A partial copy is required: transcribe exactly the lines from the one containing "From the choices" through the last line below, without any pictures.

Exercise data –
***

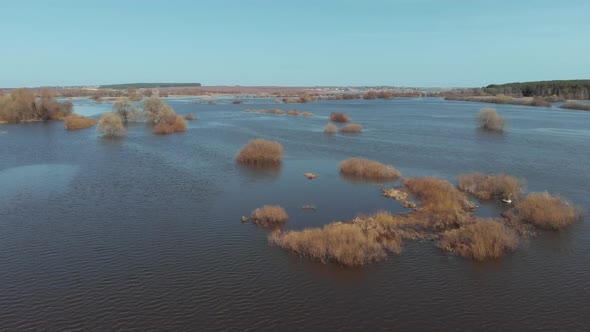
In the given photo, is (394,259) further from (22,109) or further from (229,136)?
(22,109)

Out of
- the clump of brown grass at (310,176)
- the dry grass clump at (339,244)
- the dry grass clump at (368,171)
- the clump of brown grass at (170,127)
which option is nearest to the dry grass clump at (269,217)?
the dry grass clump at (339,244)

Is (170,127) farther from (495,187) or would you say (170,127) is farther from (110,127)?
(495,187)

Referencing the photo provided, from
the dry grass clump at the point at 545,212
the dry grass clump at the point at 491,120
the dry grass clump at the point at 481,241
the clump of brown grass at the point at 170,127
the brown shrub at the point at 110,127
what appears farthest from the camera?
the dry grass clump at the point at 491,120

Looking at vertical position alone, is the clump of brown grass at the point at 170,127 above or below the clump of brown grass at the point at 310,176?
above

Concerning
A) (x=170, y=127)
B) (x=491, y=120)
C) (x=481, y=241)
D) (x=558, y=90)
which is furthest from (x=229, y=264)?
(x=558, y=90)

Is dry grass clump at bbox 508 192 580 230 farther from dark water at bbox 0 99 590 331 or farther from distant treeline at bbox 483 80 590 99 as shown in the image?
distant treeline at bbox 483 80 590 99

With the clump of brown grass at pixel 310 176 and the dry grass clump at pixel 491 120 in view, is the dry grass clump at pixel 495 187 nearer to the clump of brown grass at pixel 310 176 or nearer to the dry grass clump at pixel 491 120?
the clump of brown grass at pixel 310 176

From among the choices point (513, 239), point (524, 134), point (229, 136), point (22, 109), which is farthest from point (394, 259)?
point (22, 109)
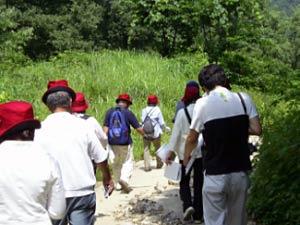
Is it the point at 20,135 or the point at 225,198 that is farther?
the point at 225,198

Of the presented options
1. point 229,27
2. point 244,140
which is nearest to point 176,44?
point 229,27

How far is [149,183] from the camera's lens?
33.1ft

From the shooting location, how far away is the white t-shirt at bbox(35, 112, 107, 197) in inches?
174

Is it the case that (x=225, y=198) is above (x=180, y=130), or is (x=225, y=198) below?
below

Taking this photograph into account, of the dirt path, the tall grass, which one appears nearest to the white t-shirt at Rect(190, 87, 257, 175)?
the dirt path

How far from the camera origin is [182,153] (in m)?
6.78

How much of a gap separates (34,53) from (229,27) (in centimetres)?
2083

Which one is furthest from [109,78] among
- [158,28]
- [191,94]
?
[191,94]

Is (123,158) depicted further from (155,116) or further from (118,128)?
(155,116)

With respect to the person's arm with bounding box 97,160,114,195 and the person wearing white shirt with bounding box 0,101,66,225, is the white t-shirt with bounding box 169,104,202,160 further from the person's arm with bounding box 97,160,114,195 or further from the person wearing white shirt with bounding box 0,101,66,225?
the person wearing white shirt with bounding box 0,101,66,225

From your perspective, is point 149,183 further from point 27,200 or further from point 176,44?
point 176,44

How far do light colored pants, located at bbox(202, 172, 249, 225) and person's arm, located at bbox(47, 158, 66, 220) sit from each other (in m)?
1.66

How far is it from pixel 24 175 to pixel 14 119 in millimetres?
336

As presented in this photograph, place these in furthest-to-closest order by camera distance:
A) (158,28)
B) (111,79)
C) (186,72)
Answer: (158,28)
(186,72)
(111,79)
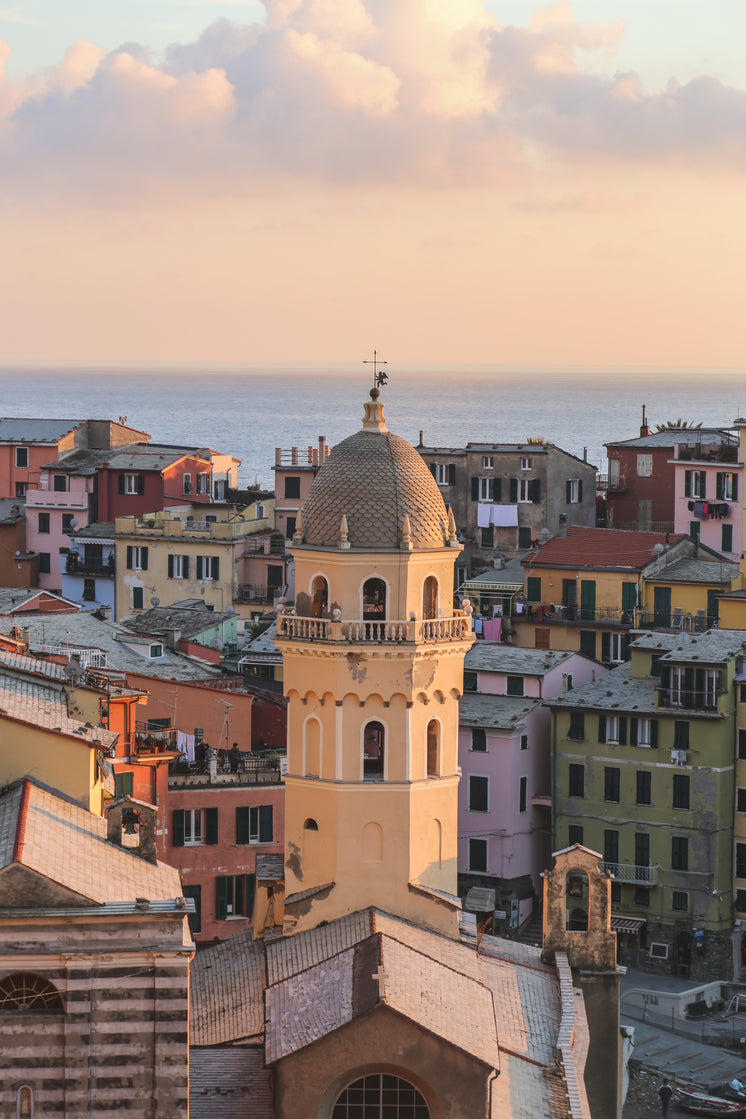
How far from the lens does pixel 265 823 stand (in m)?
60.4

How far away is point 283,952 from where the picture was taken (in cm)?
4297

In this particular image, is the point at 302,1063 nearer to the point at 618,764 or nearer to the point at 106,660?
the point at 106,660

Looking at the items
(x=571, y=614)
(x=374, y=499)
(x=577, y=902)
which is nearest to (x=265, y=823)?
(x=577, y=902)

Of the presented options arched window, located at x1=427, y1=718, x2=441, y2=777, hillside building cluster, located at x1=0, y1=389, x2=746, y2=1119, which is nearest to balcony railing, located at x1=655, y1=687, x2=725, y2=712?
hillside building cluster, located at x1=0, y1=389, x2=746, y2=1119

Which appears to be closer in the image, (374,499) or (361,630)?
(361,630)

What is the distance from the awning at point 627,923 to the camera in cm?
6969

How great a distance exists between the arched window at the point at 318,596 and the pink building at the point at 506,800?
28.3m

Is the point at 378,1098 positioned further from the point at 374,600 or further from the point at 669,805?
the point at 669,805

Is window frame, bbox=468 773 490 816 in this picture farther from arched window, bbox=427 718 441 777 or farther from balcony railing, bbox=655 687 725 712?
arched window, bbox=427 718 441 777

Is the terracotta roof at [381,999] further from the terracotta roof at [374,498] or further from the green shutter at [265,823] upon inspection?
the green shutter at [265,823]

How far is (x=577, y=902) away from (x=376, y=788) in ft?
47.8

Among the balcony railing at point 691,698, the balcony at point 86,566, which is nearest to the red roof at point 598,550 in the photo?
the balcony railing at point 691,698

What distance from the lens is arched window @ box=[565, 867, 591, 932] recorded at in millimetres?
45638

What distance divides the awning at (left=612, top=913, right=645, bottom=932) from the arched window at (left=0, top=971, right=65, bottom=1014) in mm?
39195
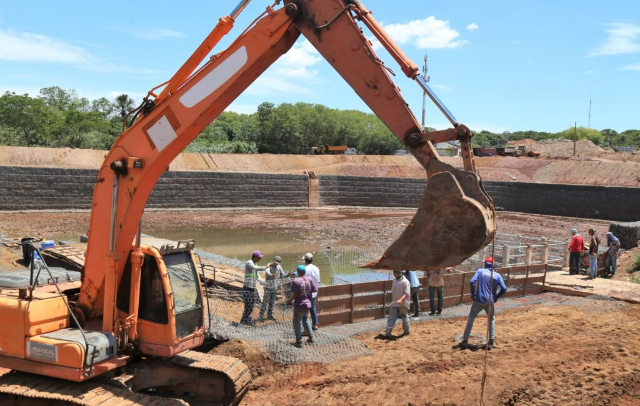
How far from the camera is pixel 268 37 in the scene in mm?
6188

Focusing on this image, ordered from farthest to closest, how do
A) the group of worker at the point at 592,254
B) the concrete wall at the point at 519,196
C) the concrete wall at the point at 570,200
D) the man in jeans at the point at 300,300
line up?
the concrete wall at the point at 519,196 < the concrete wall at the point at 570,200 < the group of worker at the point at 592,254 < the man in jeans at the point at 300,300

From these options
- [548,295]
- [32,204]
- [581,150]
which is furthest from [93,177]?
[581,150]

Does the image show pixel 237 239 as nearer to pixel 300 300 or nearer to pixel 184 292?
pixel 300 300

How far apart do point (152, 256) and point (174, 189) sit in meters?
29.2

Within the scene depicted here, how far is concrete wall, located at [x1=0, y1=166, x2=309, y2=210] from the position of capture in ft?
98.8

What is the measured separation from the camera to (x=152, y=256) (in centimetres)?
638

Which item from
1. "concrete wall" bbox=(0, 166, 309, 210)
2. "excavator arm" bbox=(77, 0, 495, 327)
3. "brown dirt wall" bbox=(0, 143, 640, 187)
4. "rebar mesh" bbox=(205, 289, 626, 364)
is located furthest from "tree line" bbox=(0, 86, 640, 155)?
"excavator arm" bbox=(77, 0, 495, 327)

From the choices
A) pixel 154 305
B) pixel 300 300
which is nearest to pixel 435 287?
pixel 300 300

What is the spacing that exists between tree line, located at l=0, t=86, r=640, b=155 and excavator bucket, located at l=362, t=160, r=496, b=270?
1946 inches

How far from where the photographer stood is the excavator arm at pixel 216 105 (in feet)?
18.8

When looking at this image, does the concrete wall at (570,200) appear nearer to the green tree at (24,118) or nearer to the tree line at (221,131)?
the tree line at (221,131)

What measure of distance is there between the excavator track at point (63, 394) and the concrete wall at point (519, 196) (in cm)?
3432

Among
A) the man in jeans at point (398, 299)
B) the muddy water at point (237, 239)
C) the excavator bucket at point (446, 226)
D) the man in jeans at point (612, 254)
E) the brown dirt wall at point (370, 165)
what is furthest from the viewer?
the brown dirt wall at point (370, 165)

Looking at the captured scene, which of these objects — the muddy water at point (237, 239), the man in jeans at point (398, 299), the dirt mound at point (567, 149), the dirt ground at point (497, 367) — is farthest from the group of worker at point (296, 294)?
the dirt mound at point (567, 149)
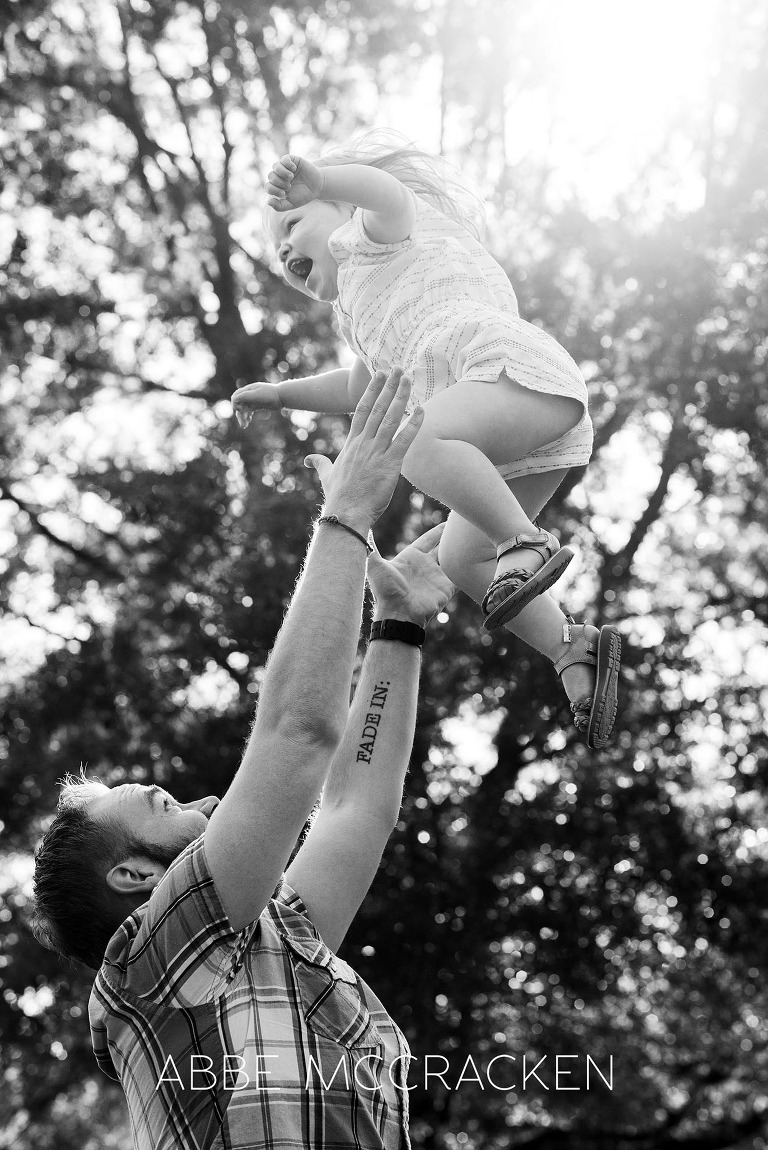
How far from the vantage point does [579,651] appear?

***

Solution –
From the choices
A) pixel 154 305
B) pixel 300 300
which is nearest to pixel 435 287?
pixel 300 300

What is the spacing that exists between tree line, located at l=0, t=86, r=640, b=155 and excavator bucket, located at l=362, t=160, r=496, b=270?
1946 inches

How far from where the photographer stood is the excavator arm at pixel 216 105 (in feet)?
18.8

When looking at this image, does the concrete wall at (570,200) appear nearer to the green tree at (24,118) or nearer to the tree line at (221,131)?
the tree line at (221,131)

What measure of distance is there between the excavator track at point (63, 394) and the concrete wall at point (519, 196) (in cm)?
3432

Among
A) the man in jeans at point (398, 299)
B) the muddy water at point (237, 239)
C) the excavator bucket at point (446, 226)
D) the man in jeans at point (612, 254)
E) the brown dirt wall at point (370, 165)
what is furthest from the viewer?
the brown dirt wall at point (370, 165)

Looking at the captured scene, which of these objects — the muddy water at point (237, 239), the man in jeans at point (398, 299), the dirt mound at point (567, 149), the dirt ground at point (497, 367) — is farthest from the group of worker at point (296, 294)?
the dirt mound at point (567, 149)
How far from the vantage point does [579,651] appear?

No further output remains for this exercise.